I borrowed this slide from the company Artera. I'm not a spokesperson, but they have a nice slide. Basically, their AI system looks at the biopsy slides and helps patients estimate long-term outcome, helps a patient decide if he should do active surveillance, and helps a patient decide if he should get a little bit of hormone therapy when he does radiation. Those are the three roles of this AI product.

They take the slides - they don't need new biopsies, they just take whatever biopsy was already done from the prostate - they look at it, and you get the results within two days.

This is what their report looks like. This round thing is cancer. A pathologist looks at this and says, "This is cancer, this is a Gleason 6, 7, or 8, this is probably a 7." What AI does is it looks at the cancer, but it actually looks at the pattern of the non-cancer around the cancer, and with that information, along with the patient's age, PSA, clinical stage, they could actually create a prediction, an AI risk score.

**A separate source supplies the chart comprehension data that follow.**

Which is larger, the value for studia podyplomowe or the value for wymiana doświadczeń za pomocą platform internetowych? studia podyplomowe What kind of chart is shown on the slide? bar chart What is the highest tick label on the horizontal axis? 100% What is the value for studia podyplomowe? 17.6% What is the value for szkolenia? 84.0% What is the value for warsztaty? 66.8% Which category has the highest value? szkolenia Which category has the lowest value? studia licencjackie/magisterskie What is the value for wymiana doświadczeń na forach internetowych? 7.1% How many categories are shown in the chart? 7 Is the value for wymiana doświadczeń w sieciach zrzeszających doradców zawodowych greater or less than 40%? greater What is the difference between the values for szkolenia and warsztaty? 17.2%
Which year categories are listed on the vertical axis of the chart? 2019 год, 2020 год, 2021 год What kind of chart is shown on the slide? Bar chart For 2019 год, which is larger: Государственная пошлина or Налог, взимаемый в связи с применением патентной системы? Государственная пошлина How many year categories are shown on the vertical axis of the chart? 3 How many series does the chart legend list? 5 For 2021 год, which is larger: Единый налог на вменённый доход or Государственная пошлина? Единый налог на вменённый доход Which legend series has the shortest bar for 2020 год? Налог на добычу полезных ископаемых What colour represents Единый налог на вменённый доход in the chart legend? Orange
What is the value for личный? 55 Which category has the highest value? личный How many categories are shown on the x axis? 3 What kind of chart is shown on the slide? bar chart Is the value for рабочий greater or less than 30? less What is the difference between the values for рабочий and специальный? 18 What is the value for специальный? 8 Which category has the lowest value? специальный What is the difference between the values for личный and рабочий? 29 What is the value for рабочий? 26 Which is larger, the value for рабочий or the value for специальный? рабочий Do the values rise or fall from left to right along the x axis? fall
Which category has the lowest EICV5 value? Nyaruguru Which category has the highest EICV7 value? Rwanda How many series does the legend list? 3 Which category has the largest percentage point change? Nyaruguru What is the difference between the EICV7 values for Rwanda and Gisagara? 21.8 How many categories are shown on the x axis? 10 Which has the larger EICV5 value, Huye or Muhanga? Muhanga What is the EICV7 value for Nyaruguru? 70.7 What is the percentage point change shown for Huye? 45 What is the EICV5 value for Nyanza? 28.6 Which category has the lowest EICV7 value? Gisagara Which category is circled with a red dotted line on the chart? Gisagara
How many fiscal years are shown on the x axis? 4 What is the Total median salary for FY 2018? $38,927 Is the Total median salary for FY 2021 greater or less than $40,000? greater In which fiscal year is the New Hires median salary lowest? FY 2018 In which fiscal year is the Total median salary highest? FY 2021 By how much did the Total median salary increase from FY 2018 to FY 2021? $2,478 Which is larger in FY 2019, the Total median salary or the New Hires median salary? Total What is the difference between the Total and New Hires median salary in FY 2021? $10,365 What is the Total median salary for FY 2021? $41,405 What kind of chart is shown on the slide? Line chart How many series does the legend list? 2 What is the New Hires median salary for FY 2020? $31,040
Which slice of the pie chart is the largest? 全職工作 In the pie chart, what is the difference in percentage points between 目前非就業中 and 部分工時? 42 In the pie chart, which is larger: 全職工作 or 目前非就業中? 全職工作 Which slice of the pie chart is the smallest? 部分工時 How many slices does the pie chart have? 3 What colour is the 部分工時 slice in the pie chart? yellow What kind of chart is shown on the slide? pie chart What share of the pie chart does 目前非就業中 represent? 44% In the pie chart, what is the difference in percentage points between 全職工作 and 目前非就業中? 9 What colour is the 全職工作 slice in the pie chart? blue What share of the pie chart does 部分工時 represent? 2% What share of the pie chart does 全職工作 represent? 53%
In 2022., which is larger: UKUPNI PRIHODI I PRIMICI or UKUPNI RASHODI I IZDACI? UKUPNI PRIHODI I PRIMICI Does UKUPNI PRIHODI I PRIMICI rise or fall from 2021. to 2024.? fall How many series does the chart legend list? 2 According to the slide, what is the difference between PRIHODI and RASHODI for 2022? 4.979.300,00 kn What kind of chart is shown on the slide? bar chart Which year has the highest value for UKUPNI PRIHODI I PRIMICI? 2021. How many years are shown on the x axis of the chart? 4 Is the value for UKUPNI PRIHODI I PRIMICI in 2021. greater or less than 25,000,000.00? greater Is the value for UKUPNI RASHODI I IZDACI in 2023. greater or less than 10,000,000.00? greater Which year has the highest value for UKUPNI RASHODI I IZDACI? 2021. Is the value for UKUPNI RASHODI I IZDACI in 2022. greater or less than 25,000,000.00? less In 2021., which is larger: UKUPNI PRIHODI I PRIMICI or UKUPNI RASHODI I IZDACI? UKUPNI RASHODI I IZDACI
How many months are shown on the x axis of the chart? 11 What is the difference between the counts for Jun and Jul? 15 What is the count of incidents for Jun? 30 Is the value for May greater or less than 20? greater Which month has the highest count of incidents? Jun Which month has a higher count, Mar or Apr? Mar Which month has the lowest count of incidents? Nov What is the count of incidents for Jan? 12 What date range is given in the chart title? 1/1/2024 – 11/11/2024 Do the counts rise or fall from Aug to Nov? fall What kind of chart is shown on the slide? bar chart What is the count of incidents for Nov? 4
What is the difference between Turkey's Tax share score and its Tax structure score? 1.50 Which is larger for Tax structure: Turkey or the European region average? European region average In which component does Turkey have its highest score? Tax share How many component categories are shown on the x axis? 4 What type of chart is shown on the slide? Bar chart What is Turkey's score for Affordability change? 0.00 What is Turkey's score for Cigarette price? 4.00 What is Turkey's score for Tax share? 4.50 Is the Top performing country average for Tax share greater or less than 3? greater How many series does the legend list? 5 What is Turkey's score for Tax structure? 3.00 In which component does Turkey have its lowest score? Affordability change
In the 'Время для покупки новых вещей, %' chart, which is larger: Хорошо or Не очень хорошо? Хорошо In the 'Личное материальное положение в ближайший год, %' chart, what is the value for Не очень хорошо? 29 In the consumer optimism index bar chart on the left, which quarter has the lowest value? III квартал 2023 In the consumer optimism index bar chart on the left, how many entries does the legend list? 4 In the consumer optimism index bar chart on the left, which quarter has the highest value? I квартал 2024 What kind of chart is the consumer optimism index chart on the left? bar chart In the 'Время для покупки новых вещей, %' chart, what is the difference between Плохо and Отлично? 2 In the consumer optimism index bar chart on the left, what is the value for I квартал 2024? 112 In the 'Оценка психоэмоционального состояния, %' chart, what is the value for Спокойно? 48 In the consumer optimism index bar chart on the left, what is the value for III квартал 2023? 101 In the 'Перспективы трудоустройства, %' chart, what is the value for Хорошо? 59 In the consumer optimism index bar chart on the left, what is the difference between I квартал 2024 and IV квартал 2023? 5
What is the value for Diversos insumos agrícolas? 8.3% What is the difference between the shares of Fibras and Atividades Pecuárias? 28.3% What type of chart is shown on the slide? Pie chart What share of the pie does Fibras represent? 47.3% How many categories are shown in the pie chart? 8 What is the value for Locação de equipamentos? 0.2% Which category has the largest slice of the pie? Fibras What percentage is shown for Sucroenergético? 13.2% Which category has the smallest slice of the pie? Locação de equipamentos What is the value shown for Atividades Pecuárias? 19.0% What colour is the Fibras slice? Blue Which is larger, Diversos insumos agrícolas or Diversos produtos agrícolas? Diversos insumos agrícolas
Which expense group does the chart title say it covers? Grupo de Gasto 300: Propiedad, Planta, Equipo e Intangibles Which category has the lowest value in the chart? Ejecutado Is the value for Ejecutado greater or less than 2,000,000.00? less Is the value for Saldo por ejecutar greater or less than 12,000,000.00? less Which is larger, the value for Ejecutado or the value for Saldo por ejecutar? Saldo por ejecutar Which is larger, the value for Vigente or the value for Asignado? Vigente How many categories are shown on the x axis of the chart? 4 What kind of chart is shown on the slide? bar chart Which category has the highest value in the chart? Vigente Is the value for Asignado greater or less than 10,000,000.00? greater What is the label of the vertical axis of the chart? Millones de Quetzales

This is what their report looks like. High, medium, low risk of metastasis, what's the risk of dying of prostate cancer if this patient should go on active surveillance, and if this patient should get hormone therapy. So it answers a lot of questions to help the patient and the doctor decide what to do next.

Hopefully, AI will help us with picking chemotherapies in the future, sequencing hormone therapy versus PARP inhibitors, help us decide if we should do PSMA PET scans earlier or should we do Lutetium earlier or later. AI is just going to be a supplemental brain for the doctor, and I'm very optimistic that this will indeed be highly implemented in about four or five years.

On that note, I want to end the talk and thank you for paying close attention. No one fell asleep."